8 thoughts on “Stripping Nude Gives a Writer Vision”

  1. I love to people watch. My granddaughter and I play a game when just the two of us are out to eat. We’ll create stories about people at tables or as they enter the room. I write suspense so we always pick out the good guys and bad guys. Or we’ll try to figure out what they do for a living by how they dress or move. Great fun.


    1. Hi Jerrie
      What fun.
      On our way to the Nationals in Anaheim last year the group of women I traveled with played the same game. Each story of course got wilder or more funny.
      But it would be really special to make up the stories with a granddaughter. I wonder if she’ll turn out to be a writer too?
      Thanks for stopping by and commenting.


  2. Yes, people watching, in a restaurant, coffee shop or even in the grocery line up is fascinating. I’m always trying to pick up snippets of conversation as well. Once, for a writing course, we were asked to visit a busy restaurant and write down bits of conversation. It was totally intriguing. Thanks for the post.


    1. Hi Jodie
      It’s one of the part about writing I love.
      Thanks for stopping by and commenting. I never thought of writing down the conversations. That would be fun.

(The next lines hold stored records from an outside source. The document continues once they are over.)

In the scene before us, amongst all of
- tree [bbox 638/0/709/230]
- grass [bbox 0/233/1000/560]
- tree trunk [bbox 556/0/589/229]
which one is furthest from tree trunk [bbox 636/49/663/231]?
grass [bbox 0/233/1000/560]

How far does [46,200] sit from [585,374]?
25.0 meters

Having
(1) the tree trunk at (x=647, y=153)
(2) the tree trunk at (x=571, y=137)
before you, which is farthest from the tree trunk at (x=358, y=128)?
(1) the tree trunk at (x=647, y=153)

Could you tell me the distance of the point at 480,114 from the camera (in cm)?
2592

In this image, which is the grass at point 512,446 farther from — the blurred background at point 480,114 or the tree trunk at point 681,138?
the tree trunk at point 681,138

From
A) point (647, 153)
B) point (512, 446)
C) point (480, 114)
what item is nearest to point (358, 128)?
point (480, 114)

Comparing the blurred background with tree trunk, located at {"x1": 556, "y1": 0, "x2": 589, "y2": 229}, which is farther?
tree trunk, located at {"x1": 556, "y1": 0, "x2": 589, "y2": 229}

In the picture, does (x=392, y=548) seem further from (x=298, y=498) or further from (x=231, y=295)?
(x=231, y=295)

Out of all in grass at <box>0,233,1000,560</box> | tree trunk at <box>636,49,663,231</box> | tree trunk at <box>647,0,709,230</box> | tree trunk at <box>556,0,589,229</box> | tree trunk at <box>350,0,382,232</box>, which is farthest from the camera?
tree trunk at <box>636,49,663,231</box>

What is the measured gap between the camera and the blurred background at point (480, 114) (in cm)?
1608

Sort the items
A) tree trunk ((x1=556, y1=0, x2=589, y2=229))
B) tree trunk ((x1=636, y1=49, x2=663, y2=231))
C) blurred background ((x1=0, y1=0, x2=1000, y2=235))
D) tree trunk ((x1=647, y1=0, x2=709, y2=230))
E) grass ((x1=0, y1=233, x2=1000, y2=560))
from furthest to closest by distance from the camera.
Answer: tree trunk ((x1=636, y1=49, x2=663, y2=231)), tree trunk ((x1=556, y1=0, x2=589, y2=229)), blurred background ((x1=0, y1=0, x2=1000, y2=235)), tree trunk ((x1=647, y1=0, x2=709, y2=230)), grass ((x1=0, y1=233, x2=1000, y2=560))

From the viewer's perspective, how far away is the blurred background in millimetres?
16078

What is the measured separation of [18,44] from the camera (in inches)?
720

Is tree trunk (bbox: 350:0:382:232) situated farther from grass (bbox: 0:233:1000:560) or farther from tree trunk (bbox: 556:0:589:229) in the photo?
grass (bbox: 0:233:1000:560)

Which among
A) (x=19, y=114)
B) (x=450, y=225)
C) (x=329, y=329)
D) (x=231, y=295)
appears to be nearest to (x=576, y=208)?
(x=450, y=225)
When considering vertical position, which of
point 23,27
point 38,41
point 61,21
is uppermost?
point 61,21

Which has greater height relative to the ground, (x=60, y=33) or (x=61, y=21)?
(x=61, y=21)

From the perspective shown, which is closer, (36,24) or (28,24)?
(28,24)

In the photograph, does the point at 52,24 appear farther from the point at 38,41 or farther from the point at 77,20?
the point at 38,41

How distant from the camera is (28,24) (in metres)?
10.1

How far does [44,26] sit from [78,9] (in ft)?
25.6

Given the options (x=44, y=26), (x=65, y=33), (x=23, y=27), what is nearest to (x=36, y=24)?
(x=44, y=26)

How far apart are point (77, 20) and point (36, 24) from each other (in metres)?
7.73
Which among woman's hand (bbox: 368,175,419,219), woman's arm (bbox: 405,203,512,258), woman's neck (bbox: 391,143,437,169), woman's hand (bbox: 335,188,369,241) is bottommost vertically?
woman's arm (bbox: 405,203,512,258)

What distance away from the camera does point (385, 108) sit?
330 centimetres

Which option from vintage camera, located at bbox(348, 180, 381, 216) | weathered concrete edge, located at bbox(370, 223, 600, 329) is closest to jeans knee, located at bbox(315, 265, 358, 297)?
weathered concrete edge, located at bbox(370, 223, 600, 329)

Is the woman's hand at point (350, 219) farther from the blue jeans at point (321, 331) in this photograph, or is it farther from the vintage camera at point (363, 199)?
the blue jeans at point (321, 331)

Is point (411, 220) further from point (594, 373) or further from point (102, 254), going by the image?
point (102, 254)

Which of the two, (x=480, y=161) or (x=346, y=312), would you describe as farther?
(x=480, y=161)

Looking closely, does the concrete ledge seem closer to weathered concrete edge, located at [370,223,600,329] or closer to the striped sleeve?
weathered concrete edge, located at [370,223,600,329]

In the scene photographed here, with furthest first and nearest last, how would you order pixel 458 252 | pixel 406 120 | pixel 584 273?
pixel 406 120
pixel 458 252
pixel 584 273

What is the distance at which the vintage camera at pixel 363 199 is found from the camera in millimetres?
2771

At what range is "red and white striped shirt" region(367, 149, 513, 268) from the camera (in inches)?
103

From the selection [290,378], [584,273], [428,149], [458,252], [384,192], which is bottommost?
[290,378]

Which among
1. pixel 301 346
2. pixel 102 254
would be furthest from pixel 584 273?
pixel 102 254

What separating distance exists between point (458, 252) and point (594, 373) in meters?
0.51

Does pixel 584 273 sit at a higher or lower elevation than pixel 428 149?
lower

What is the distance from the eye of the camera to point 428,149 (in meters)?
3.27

  3. Hey, Jo-Ann. Off yesterday hunting for a location for our chapter’s writing conference next spring. And line edits came in last night! Still busy with those. Exciting. Getting one step closer. I love to people watch too. Need to remind myself to take time to do that.
    “It still seems a bit academic to me, like an extra sweater I don’t necessarily need.” What a lovely line! You do have a way with words. 🙂


    1. Hi Marsha
      I’m touched that you emerged out of your editing cave to check out my blog. Sheesh, that’s nice. Thanks for the compliment too. So nice to hear.
      I hope you found a good location for the conference. We’re putting our local one at the university.
      Best Wishes on those last edits


  4. One of my previous jobs was as an animator for video games and TV shows. The “line of energy” or “line of action” is always talked about in animation. One place where I find this concept definitely transfers over to a writer’s life is in their book covers. Good covers include a strong and easily definable “line of energy/action.” That line/arc tells a story in itself and sets the mood.Remember all of this for when you get your book covers, Jo-Ann, as I’m sure you will be published soon!


    1. Hi Jacqui
      I’m always learning new things about you. An animator! OM goodness, how cool is that.
      I’d love to be contemplating covers. I knew they were vital to sales, but I had no idea about looking for the “line of action” on them. Now I’ll start thinking about that when I look at one. I hope you bring this up at our meeting on Saturday when we’re looking at one sheets.
      And thank you so much, dear friend, for your kind words about my writing. It means a lot coming from you.